Text section:
◆ ◆ ◆ ◆

Donald Trump

Refunds Offered to Viral #GoFundTheWall Contributors As Language Changed Midcampaign

Those donors will also be offered a way to refuse the refund and instead have it routed to a new charity set up by Kolfage

The GoFundMe fundraiser that promised to help privately fund President Donald Trump's plan for a wall spanning the length of the U.S.-Mexico border surpassed $20 million dollars in donations this week. But the man behind it — Brian Kolfage, a rising conservative media star — may have had another goal.

Through his border-wall campaign, he claims to have gathered 3.5 million email addresses, which are essential to his broader operation — a wide-ranging and multipronged effort to collect a list of Trump supporters who have proven to be sources of donations for conservative efforts, former employees told NBC News.

According to former employees and public records including website archives, Nevada business registrations and property records, Kolfage has repeatedly created GoFundMe campaigns and published inflammatory fake news articles, pushing them both from websites that he sought to hide behind shell companies and false identities, in part to harvest email addresses. Those addresses were then used to push people back to Kolfage’s websites, to sell a brand of coffee he owns, or to be stockpiled for future use by conservative campaigns.

◆ ◆ ◆ ◆

Collected data:

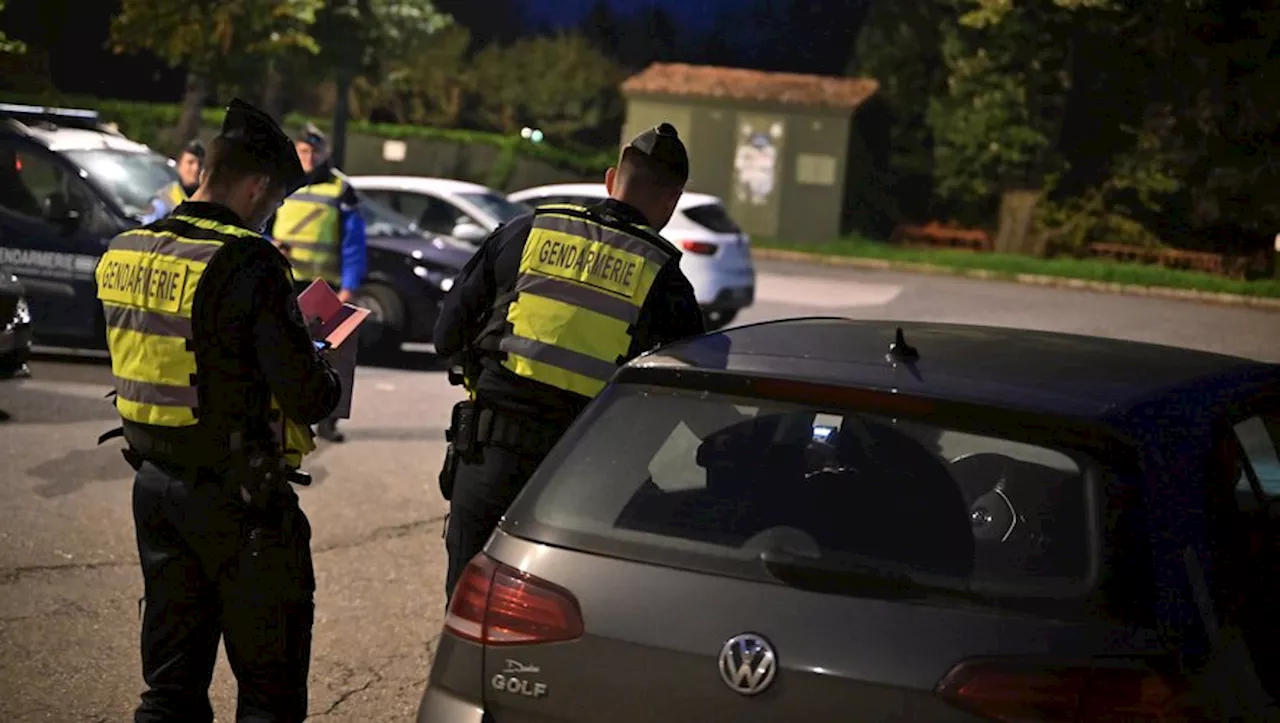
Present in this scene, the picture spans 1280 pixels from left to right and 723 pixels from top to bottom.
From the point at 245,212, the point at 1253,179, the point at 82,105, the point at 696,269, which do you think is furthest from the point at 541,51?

◆ ◆ ◆ ◆

Pick up the article about Brian Kolfage's border-wall GoFundMe after its final sentence and continue it.

Kolfage, a triple-amputee Air Force veteran, had mostly worked behind the scenes of this operation until the viral GoFundMe campaign made national headlines.

Six days after the campaign was launched, it was edited to include a new call: "AFTER DONATING, SIGN OUR PETITION WE NEED 100 million signatures.” The text repeats four times at the top of the page before any description about the fundraiser itself.

A spokesperson for GoFundMe told NBC News that all donors would be refunded because Kolfage had changed the language midcampaign, erasing an earlier pledge to “refund every single penny” if the goal of $1 billion was not met. Those donors will also be offered a way to refuse the refund and instead have it routed to a new charity set up by Kolfage, the spokesperson said.